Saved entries
○ ○ ○ ○
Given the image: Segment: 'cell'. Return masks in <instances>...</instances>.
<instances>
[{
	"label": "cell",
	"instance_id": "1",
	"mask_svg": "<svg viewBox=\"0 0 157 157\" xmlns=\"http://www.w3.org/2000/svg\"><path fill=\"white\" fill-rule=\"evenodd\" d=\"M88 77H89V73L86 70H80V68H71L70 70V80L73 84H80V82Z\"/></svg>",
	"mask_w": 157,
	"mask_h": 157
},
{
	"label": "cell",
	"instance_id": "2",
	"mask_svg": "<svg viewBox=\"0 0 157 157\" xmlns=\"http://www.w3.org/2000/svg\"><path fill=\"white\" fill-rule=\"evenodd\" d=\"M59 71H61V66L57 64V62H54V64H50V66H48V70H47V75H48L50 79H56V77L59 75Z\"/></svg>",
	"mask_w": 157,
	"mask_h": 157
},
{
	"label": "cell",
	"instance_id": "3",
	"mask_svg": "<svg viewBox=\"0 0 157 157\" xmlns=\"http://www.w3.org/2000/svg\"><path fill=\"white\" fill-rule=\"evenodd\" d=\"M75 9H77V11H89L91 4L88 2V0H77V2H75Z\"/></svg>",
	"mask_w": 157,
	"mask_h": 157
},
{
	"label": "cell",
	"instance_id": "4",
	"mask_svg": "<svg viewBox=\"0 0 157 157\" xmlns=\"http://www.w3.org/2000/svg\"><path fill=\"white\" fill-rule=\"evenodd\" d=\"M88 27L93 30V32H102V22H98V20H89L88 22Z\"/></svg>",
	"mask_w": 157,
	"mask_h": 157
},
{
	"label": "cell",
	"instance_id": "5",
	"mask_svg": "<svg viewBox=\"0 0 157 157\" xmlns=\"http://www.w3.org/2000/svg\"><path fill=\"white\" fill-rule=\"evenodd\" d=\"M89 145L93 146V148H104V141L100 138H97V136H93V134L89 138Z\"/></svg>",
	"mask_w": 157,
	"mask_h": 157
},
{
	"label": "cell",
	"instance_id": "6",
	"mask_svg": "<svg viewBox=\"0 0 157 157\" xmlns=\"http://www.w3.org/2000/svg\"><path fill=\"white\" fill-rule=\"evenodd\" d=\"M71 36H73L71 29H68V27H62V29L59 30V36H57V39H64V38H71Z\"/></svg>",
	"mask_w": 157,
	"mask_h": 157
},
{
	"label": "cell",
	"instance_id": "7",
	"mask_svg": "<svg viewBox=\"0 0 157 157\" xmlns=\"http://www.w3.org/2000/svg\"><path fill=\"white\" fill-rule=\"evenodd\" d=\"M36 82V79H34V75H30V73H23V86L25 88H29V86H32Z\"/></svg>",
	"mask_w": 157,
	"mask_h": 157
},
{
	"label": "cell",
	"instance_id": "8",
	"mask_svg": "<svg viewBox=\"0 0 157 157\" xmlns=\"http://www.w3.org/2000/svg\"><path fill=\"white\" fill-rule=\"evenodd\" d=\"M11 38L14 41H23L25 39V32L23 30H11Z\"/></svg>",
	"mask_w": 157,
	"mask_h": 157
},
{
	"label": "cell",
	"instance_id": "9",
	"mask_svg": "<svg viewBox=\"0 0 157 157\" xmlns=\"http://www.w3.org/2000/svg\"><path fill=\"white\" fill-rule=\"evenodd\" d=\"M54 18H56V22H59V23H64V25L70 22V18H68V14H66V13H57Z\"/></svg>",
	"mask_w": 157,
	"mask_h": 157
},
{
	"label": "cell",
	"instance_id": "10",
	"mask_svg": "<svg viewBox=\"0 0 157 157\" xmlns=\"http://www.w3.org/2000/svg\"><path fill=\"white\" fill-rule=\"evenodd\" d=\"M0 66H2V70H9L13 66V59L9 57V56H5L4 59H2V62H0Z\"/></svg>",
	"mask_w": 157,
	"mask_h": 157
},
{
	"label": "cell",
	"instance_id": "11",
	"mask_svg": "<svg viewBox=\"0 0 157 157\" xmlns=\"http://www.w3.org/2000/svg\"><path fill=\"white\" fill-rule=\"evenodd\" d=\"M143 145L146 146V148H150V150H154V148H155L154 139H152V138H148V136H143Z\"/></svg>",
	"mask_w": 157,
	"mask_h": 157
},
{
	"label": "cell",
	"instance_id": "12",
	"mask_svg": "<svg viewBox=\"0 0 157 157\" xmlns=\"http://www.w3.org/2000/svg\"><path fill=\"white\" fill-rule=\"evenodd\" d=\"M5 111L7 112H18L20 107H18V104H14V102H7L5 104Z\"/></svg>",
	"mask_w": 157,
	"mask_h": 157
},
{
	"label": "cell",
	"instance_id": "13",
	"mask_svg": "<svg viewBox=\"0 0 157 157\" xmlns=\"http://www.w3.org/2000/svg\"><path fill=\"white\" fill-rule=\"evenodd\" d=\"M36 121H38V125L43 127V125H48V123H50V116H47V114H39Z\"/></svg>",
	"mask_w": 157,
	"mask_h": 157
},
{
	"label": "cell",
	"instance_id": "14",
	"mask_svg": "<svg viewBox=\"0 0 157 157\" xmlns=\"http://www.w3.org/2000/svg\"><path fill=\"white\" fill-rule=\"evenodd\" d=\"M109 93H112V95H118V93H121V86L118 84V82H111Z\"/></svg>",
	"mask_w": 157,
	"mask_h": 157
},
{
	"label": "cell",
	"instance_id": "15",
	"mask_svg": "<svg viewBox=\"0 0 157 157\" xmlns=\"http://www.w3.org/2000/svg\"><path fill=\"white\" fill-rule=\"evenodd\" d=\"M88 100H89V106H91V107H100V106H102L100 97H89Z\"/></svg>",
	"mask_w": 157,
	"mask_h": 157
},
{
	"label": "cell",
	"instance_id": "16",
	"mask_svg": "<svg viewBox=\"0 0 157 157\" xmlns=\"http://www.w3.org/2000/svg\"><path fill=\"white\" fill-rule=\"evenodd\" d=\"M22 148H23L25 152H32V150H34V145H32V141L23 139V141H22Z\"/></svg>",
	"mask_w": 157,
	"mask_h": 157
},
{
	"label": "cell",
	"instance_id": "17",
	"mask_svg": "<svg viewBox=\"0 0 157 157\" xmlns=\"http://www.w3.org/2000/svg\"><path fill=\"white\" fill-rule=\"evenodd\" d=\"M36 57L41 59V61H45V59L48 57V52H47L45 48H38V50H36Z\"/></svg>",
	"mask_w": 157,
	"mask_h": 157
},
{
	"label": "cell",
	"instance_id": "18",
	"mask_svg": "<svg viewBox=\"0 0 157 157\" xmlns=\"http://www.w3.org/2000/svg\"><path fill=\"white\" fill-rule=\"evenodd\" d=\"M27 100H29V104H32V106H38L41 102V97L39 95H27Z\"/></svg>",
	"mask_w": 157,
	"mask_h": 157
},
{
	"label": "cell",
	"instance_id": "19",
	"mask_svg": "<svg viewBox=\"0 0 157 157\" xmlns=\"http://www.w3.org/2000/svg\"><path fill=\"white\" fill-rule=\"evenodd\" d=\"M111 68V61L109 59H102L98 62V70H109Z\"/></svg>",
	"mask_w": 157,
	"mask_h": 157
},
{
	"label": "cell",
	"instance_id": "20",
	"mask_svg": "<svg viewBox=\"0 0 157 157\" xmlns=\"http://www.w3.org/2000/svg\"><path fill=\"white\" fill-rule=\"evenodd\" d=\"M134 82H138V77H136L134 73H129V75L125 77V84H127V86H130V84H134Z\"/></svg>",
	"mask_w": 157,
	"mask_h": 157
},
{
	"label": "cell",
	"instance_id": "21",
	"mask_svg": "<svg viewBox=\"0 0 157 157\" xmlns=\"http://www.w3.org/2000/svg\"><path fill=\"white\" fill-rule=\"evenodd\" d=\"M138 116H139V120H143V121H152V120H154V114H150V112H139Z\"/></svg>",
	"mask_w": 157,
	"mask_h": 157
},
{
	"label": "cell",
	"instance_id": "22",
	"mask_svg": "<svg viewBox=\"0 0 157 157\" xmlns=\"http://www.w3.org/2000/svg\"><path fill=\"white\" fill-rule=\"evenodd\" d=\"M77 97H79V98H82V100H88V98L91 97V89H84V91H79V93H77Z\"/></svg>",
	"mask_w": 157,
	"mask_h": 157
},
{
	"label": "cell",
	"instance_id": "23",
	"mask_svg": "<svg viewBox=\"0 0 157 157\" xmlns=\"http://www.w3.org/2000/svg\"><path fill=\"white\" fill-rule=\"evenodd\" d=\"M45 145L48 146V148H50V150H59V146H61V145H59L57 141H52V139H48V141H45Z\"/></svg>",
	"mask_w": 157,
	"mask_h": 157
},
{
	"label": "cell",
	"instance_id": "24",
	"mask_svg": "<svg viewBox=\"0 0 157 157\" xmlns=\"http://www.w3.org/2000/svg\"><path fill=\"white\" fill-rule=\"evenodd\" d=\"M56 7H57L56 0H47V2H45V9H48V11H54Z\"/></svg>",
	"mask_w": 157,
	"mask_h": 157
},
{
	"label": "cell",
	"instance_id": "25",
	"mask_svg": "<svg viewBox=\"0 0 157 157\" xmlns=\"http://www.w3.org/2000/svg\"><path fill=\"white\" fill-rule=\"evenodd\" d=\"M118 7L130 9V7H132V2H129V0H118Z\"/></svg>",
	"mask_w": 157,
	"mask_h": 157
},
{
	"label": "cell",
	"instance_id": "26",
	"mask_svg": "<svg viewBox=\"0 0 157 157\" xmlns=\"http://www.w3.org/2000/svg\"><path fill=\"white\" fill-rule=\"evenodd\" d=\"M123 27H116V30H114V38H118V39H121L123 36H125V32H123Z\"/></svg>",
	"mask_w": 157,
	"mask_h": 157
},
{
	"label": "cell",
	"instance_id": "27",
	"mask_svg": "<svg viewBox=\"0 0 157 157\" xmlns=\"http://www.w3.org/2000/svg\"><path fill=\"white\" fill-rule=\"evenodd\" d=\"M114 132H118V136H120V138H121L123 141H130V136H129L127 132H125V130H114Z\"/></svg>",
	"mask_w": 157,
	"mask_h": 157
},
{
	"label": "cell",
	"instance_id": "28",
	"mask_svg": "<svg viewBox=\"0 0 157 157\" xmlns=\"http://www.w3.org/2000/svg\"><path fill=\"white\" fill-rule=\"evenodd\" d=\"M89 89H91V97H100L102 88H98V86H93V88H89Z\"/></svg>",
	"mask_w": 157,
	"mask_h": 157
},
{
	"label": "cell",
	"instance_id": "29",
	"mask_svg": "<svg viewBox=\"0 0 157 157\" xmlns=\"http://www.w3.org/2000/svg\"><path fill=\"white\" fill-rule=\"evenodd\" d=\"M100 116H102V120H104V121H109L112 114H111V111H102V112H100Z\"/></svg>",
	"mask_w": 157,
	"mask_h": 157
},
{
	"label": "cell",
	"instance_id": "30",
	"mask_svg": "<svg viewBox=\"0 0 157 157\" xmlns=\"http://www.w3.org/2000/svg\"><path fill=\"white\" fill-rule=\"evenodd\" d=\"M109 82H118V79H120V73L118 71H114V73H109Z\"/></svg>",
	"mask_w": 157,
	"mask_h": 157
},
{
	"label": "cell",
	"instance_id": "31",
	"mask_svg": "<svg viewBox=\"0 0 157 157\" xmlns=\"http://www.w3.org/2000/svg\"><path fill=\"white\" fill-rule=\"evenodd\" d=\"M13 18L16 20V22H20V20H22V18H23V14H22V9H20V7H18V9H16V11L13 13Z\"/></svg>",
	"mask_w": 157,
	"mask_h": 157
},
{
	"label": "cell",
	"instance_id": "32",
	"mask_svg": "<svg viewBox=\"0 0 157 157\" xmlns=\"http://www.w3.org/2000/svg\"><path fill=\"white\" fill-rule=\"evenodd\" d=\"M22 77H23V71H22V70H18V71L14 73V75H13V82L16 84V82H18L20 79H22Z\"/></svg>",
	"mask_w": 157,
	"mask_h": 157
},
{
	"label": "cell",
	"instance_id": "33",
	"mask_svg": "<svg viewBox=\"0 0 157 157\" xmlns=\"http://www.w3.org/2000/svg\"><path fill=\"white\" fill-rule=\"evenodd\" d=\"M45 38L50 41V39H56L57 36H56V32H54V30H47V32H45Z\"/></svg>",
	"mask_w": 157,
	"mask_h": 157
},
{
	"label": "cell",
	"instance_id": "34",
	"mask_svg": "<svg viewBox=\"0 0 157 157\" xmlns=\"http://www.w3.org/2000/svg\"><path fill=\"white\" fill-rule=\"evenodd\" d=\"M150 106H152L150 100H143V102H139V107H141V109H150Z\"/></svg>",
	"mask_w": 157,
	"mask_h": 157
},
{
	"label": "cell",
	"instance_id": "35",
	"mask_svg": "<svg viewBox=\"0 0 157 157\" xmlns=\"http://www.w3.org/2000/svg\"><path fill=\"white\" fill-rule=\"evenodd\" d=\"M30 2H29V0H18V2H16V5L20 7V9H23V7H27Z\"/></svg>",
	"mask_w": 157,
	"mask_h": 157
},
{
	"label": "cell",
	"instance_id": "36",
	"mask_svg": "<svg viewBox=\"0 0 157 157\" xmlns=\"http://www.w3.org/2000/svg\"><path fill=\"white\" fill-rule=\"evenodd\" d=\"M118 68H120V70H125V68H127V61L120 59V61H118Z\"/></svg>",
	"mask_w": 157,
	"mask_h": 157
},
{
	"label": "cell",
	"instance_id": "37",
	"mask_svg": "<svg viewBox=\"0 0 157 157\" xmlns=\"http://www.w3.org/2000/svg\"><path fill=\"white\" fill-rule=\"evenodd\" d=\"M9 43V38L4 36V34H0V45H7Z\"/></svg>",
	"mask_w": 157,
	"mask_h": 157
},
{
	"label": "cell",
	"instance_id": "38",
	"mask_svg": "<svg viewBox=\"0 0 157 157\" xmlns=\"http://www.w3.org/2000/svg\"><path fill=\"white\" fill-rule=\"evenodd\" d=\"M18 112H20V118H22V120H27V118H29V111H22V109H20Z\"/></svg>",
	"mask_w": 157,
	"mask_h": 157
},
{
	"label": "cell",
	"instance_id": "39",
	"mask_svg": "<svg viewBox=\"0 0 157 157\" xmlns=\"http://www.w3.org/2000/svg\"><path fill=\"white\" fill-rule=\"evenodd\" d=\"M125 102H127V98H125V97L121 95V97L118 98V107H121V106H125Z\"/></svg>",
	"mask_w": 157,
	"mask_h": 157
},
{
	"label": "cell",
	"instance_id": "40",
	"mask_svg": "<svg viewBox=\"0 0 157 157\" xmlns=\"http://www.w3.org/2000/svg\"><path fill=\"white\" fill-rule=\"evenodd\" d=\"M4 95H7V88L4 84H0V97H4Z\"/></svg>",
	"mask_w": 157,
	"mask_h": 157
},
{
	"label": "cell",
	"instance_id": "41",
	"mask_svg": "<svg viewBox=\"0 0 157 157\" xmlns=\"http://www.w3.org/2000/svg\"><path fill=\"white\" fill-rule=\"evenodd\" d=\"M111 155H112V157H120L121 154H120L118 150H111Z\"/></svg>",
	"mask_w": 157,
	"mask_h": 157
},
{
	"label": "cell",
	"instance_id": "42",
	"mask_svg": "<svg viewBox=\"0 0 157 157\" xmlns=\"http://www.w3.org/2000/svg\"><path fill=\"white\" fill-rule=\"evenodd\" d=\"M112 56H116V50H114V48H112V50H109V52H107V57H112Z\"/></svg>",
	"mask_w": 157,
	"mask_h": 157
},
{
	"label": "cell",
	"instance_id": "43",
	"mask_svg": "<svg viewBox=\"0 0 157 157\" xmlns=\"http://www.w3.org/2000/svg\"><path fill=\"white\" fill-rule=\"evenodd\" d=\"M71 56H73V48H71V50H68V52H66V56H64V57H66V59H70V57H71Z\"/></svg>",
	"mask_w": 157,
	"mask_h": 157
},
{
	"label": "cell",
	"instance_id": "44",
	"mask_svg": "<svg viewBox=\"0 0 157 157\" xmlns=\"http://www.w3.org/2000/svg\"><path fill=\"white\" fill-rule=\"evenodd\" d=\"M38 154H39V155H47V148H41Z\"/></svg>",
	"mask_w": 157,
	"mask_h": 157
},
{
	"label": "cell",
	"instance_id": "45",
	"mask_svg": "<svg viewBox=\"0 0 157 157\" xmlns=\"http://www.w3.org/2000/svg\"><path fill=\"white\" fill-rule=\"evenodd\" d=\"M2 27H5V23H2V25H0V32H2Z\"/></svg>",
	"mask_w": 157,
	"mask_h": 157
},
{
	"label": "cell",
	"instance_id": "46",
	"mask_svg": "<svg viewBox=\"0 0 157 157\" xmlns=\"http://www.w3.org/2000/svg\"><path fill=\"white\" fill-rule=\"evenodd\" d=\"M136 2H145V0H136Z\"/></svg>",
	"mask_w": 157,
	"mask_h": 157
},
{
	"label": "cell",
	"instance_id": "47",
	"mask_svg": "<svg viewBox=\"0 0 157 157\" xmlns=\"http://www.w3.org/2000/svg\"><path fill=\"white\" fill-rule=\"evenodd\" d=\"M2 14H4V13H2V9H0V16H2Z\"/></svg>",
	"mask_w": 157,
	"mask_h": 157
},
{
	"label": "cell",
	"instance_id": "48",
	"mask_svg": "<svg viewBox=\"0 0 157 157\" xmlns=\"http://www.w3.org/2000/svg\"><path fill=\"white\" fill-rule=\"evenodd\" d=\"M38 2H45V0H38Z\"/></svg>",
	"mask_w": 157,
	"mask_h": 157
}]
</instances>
○ ○ ○ ○
▶ _Task details_
Please convert the listing, from its first line through the line that contains "71H61V66L57 64V62H54V64H50V66H48V70H47V75H48L50 79H56V77L59", into a numbered list, including both end lines and leaving out any blank lines.

▶ _Answer_
1. Given the image: Segment: 'cell'. Return masks in <instances>...</instances>.
2. <instances>
3. [{
4. 	"label": "cell",
5. 	"instance_id": "1",
6. 	"mask_svg": "<svg viewBox=\"0 0 157 157\" xmlns=\"http://www.w3.org/2000/svg\"><path fill=\"white\" fill-rule=\"evenodd\" d=\"M88 77H89V73L86 70H80V68H71L70 70V80L73 84H80V82Z\"/></svg>",
7. 	"mask_w": 157,
8. 	"mask_h": 157
9. },
10. {
11. 	"label": "cell",
12. 	"instance_id": "2",
13. 	"mask_svg": "<svg viewBox=\"0 0 157 157\" xmlns=\"http://www.w3.org/2000/svg\"><path fill=\"white\" fill-rule=\"evenodd\" d=\"M59 71H61V66L57 64V62H54V64H50V66H48V70H47V75H48L50 79H56V77L59 75Z\"/></svg>",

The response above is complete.